Texte donné:
Déjà, depuis le début de la campagne électorale au Québec, on a un candidat qui a dû se désister parce qu’il avait retransmis une image islamophobe sur Facebook (Jean Carrière), et un autre dont la propension à montrer ses fesses en public est documentée sur sa page personnelle (Steven Fleurent).
D’ailleurs, de plus en plus d’employeurs vont regarder la page Facebook et les autres présences en ligne des candidats qui soumettent leur C.V. avant de les convoquer en entrevue. Petit test : regardez votre page et googlez votre nom. Regardez attentivement ce qui en ressort. Ensuite, demandez-vous si c’est l’image que vous voulez que votre employeur garde de vous. Si la réponse est non, un petit ménage s’impose.
Quelle est la solution? Arrêter Internet? Revenir à cette époque lointaine où nous devions téléphoner aux gens, écrire des lettres ou même se déplacer pour communiquer avec les autres? Empêcher nos enfants d’aller en ligne?
Ne vous en faites pas, je suis loin d’en être là. Je crois plutôt que l’essentiel passe par l’éducation. Il y a déjà des campagnes d’information qui portent leurs fruits. Mais au-delà de ça, je crois que c’est important que les parents expliquent et montrent à leurs enfants comment utiliser cet outil. C’est également essentiel d’être vigilant. De savoir ce que nos enfants font dans leur vie en ligne, pour s’assurer qu’ils n’en paieront pas le prix dans la vraie vie.

Entrées fournies:

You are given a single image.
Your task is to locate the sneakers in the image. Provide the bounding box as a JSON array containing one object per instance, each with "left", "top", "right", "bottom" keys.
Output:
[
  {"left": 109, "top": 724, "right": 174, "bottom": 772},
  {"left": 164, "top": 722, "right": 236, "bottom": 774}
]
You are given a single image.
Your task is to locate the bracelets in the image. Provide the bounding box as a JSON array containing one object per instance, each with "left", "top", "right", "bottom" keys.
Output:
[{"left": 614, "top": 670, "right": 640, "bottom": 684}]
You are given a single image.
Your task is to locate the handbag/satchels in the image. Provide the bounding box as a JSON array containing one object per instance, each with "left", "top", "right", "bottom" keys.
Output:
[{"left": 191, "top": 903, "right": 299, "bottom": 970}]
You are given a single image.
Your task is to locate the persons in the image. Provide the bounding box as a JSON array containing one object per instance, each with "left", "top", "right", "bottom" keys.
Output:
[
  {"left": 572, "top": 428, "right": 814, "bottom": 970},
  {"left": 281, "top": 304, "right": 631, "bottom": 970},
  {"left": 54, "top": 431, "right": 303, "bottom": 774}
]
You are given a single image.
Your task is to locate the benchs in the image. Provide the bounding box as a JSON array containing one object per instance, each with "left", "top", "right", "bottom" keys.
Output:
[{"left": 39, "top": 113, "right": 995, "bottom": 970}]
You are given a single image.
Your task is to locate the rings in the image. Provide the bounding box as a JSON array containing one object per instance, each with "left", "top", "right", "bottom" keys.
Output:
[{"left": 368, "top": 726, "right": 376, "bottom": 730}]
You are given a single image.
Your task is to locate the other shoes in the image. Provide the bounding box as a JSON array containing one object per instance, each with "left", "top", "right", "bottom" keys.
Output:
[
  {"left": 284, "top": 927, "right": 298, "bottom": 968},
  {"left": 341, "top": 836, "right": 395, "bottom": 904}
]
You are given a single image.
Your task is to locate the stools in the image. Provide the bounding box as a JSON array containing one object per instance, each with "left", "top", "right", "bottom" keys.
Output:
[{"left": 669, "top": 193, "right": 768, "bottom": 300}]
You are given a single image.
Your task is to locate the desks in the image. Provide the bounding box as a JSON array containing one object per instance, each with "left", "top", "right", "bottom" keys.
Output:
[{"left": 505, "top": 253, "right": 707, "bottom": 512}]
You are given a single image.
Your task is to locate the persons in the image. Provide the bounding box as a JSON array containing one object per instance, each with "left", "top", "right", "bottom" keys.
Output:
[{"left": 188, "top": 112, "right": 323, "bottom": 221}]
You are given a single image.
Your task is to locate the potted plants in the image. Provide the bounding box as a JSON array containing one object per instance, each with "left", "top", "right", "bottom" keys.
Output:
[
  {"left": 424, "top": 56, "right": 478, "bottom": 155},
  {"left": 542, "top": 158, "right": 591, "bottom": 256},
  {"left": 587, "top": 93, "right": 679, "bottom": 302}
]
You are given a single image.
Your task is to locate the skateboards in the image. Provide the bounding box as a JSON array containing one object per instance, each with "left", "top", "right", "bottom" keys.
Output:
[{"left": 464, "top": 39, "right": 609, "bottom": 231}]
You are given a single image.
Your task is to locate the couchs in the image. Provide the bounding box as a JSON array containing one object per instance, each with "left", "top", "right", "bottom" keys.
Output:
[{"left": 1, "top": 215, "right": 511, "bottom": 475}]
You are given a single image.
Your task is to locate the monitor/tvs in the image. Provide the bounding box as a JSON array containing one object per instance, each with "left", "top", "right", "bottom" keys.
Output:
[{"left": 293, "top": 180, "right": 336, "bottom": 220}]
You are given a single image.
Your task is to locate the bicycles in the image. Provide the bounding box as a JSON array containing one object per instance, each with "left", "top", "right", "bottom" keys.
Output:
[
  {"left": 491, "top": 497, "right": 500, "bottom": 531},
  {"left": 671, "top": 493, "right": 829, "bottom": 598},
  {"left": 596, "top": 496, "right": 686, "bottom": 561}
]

...

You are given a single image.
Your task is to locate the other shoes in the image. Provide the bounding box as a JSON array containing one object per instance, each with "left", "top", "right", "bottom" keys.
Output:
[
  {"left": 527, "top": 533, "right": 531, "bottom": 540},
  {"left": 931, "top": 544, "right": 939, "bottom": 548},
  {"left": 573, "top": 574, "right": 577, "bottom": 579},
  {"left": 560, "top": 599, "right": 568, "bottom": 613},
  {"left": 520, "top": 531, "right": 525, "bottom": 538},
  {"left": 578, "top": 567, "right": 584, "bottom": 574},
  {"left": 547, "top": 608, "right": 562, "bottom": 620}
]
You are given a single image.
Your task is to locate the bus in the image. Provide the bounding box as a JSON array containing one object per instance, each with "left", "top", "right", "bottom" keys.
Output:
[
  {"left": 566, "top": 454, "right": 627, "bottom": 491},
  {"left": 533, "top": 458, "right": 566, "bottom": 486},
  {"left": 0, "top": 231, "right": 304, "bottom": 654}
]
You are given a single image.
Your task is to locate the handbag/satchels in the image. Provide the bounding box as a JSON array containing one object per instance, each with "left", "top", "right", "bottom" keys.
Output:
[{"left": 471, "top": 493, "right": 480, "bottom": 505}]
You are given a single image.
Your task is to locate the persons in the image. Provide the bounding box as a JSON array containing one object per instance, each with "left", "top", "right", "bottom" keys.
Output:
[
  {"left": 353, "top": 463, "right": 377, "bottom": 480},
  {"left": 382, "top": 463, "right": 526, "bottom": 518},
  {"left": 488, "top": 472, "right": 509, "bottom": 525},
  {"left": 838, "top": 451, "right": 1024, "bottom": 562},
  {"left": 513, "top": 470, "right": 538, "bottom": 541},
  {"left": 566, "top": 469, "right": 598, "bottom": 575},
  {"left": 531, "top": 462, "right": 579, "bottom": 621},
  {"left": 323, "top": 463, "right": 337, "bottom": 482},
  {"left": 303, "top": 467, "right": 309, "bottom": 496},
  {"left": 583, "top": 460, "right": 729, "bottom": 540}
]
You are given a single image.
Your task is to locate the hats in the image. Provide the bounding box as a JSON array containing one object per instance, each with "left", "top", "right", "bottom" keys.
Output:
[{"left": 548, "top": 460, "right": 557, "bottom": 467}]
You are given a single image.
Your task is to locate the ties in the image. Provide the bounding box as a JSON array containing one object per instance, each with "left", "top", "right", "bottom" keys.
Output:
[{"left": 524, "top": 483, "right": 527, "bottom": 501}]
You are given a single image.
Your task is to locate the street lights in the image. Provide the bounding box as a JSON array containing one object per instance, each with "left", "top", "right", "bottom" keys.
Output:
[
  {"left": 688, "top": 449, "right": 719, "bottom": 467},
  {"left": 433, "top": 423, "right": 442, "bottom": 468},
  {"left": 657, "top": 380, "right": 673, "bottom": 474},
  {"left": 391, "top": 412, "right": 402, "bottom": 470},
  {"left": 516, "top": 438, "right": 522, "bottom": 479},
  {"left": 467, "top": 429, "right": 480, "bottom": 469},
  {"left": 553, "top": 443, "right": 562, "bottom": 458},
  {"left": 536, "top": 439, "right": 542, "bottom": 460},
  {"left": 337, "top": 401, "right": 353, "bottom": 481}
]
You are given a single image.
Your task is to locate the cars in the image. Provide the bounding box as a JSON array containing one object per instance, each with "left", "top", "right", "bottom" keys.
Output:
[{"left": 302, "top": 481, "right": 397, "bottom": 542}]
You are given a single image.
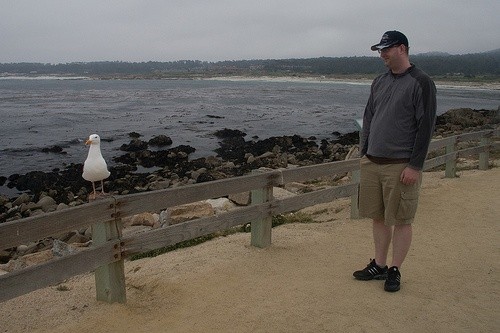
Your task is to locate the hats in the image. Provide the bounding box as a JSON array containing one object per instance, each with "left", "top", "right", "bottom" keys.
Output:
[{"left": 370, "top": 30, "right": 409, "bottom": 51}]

Actions à mener:
a – Reproduisez fidèlement le passage du texte donné qui commence aux mots « D’ailleurs, de plus » et se termine après « petit ménage s’impose. ».
b – Pour chacune des affirmations suivantes, indiquez par oui ou par non si elle concorde avec le texte donné, en citant exactement les mots du texte qui tranchent : (i) Jean Carrière a dû se désister après avoir retransmis une image islamophobe sur Facebook ; (ii) l’auteur propose d’empêcher les enfants d’aller en ligne ; (iii) de moins en moins d’employeurs consultent la page Facebook des candidats.
c – D’après le texte donné, par quoi passe l’essentiel selon l’auteur ?

Problèmes résolus:
a –
D’ailleurs, de plus en plus d’employeurs vont regarder la page Facebook et les autres présences en ligne des candidats qui soumettent leur C.V. avant de les convoquer en entrevue. Petit test : regardez votre page et googlez votre nom. Regardez attentivement ce qui en ressort. Ensuite, demandez-vous si c’est l’image que vous voulez que votre employeur garde de vous. Si la réponse est non, un petit ménage s’impose.

b –
(i) Oui : « on a un candidat qui a dû se désister parce qu’il avait retransmis une image islamophobe sur Facebook (Jean Carrière) ».
(ii) Non : « Ne vous en faites pas, je suis loin d’en être là. Je crois plutôt que l’essentiel passe par l’éducation. »
(iii) Non : « de plus en plus d’employeurs vont regarder la page Facebook et les autres présences en ligne des candidats ».

c – Par l’éducation.